Marie Annick Canoy schreef de volgende recensie over ‘VerpleegThuis’.
Beschrijving van het boek
Teun Toebes (1999) is student zorgethiek en zorgvernieuwer. Hij strijdt voor een betere levenskwaliteit van mensen met dementie.
Op 21-jarige leeftijd maakte Teun Toebes de gedurfde keuze om op de gesloten afdeling van een verpleeghuis te gaan wonen. Niet alleen om te ervaren hoe de zorg voor mensen met dementie verbeterd kan worden, maar vooral om te laten zien dat wij als maatschappij ons beeld van dementie moeten aanpassen. Hij beschrijft de pijnlijke systemen die in de zorg en samenleving heersen en hoe wij deze kunnen veranderen.
Titel: ‘VerpleegThuis’
Auteur: Teun Toebes
ISBN: 9789029544382
Uitgeverij: De Arbeiderspers
Bespreking
Teun komt uit Best, het dorp in de buurt van Eindhoven, waar ik ook woon. Via de plaatselijke media kwam ik met zijn activiteiten in aanraking en vanuit mijn eigen ervaringen met de zorg voor senioren ben ik Teun steeds blijven volgen. Van kleine plaatselijke activiteiten naar steeds meer landelijke aandacht voor zijn missie: een maatschappij die veel meer omkijkt naar mensen die leven met dementie.
En met deze missie start hij dan ook het voorwoord in zijn boek, waarna het boek verder makkelijk leest. Geschreven met veel passie en je als lezer steeds met je neus op de feiten drukkend. Door praktijksituaties helder te omschrijven, door steeds de waaromvraag te blijven stellen, door steeds zichzelf af te vragen of hij deze zorg voor zijn geliefden zo voor zich zou willen zien.

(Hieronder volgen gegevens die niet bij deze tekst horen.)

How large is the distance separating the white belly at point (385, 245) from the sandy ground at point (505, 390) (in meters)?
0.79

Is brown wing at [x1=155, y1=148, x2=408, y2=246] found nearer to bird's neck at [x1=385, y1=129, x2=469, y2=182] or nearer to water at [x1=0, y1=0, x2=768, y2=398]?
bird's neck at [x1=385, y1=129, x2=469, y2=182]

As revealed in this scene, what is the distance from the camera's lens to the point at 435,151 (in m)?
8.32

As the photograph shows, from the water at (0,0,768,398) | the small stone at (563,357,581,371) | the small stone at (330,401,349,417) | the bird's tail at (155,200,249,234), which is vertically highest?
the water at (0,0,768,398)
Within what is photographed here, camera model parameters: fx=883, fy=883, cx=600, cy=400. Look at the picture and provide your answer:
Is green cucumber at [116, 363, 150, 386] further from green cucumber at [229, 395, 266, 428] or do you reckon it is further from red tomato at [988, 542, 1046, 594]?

Als lezer met ook de extra aandacht voor de seniore hoogbegaafde volwassene kom ik veel situaties en vragen in het boek tegen die juist extra voor deze groep moeilijk zijn, met als voornaamste pijnpunt het totale gebrek aan autonomie. Geen zeggenschap meer hebben over de grote, maar zeker ook over de kleinste dingen in jouw leven. Niet zelf mogen beslissen of je naar buiten gaat, maar ook of je een echte plant in je appartement wilt. Hoeveel alcohol je mag gebruiken en wanneer, wat je dagbesteding wordt, of de televisie wel of niet aanstaat, wat je wel en niet mag eten en wanneer. Beslissingen die voor jou worden genomen, met veiligheid als belangrijkste uitgangspunt. Met de beste bedoelingen, uitgedacht en besproken met iedereen behalve met jou.

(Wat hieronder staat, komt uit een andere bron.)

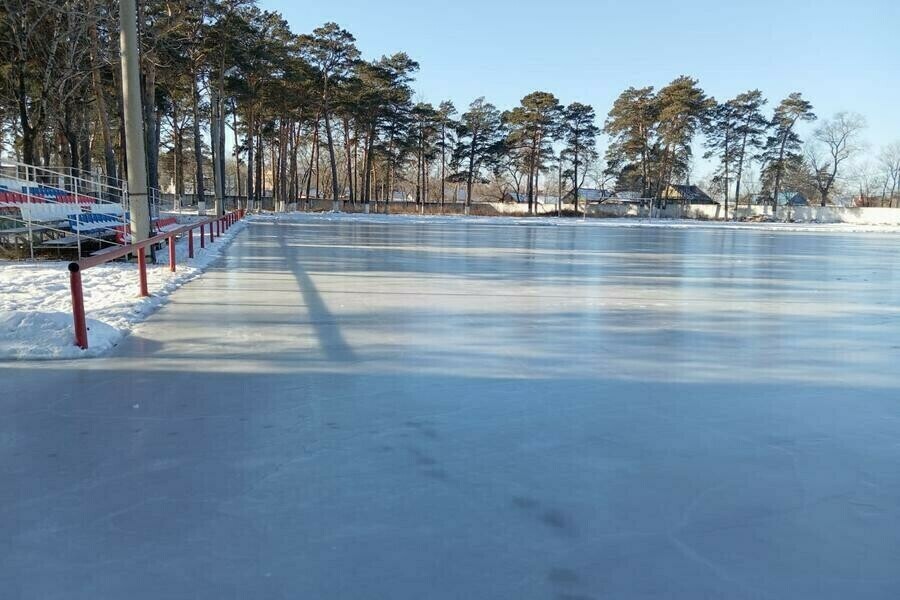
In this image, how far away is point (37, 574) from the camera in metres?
2.82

Teun pleit, na een zorgvuldige, heldere, kwetsbare beschrijving van zijn ervaringen als bewoner van een verpleeghuis, aan het eind van het boek de mens met dementie te zien als een gelijkwaardig mens (gelijkwaardigheid), een mens die ertoe doet (inclusiviteit), een volwaardig mens (volwaardigheid) en een mens met wie je contact kunt maken (wederkerigheid). Want, zo stelt hij, alleen als wij de mens blijven zien, zal hij nooit verdwijnen.

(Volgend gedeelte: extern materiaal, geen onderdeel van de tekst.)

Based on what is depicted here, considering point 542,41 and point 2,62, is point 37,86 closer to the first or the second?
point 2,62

Voor wie is dit boek aan te raden?
Het boek is geschreven voor iedereen die te maken heeft met mensen met dementie, zowel persoonlijk als professioneel. Het boek geeft in heel eenvoudig te lezen bewoordingen weer wat letterlijk en figuurlijk het gezichtsveld is van deze doelgroep en combineert daarmee de huidige situatie met protocollen vanuit ‘veiligheid boven alles’. Teun laat je duidelijk nadenken over de knelpunten tussen dementie en autonomie, over wat we als samenleving geaccepteerd hebben als zorg voor deze doelgroep en spreekt ook zijn hartenwensen uit.
Omdat het zo goed beschrijft hoe de persoon met dementie zich voelt en omdat hierbij ook de autonomie veel aan de orde is, vind ik dat het boek heel geschikt is om mensen in de ouderenzorg te laten nadenken over hoe hoogbegaafden dementie ervaren.
Het boek vind ik ook heel geschikt voor hoogbegaafde mensen met beginnende dementie en hun naasten om in gesprek te komen over de eigen wensen, uitgangspunten en behoeften.
Marie Annick Canoy, specialist begaafdheid, betrokken bij o.a. de werkgroep hoogbegaafde senioren van het IHBV.